To make the chipotle seasoning:

- ½ teaspoon ground chipotle chile pepper

- ½ teaspoon garlic powder

- ½ teaspoon ground coriander

- 1 teaspoon onion powder

- 1 teaspoon paprika

- ¼ teaspoon black pepper

- ½ teaspoon cumin

- ½ teaspoon oregano

- ¼ teaspoon sea salt

- ¼ teaspoon cayenne pepper

To make the simple guacamole:

- 2 large avocados, pitted and mashed

- 3 TBSPs salsa

- 1 lime, juiced

- ¼ teaspoon sea salt

- 1 ½  teaspoon garlic powder

- ¼ teaspoon paprika

- 3 TBSPs cilantro leaves, chopped

 

     First, prepare the rice by boiling 1 ⅓ cup water, add the rice, cover and cook on low until the rice absorbs all of the water.
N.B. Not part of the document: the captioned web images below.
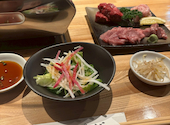 焼肉さんじ南平岸店: なおりんさんの2026年05月15日の2枚目の投稿写真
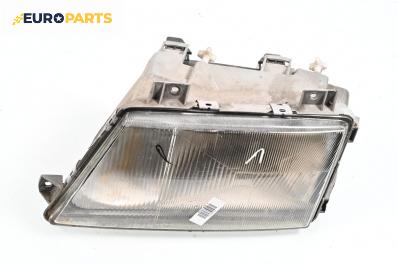 Фар за Mercedes-Benz Sprinter 3-t Box (903) (01.1995 - 05.2006), товарен, позиция: лява
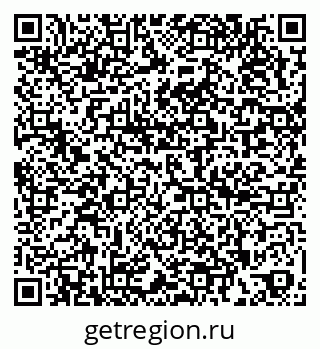 79266150562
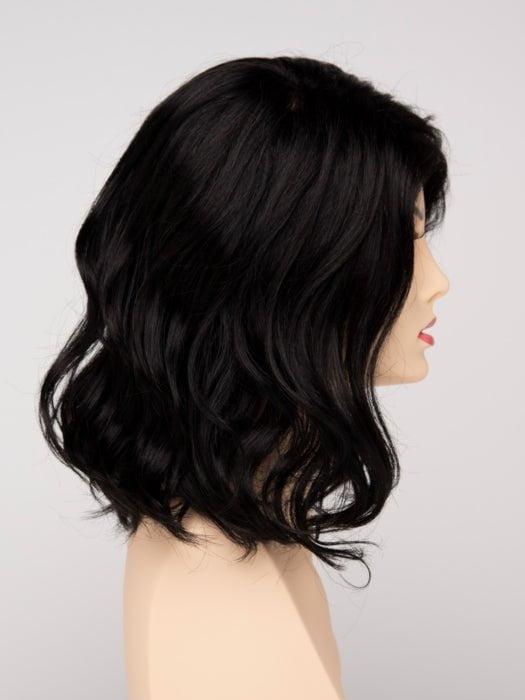 Brittaney | Synthetic Lace Front Wig (Mono Top)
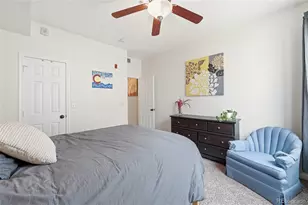12858 Ironstone Way, Parker, CO 80134 - Photo 18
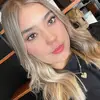 paloma - @palomaherrera87 - TikTok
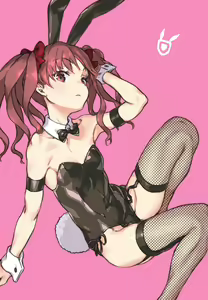 Page 187 of Accurate To Aru no Railgun - preview thumbnail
Next, pull the chicken off the carcass and shred using two forks or a stand mixer with the paddle attachment. Once it is shredded combine the seasonings to make the chipotle seasoning and add it to the chicken along with ¼ cup salsa, stir to combine. If you’ll be eating this meal right away, heat the seasoned chicken in a medium saucepan over medium-low heat (cover with a lid). Prepare the remainder of the toppings according to the list above. Next, prepare the guacamole by combining the ingredients listed and mix well.

     Once the rice has finished cooking, prepare the burrito bowls by layering ½ cup cooked rice, ½ cup shredded chicken, ¼ cup corn, ¼ cup black beans, ¼ cup cheddar cheese, and top with sliced tomatoes, chopped onion, shredded lettuce, 2 TBSPs salsa, and ¼ cup guacamole. Enjoy!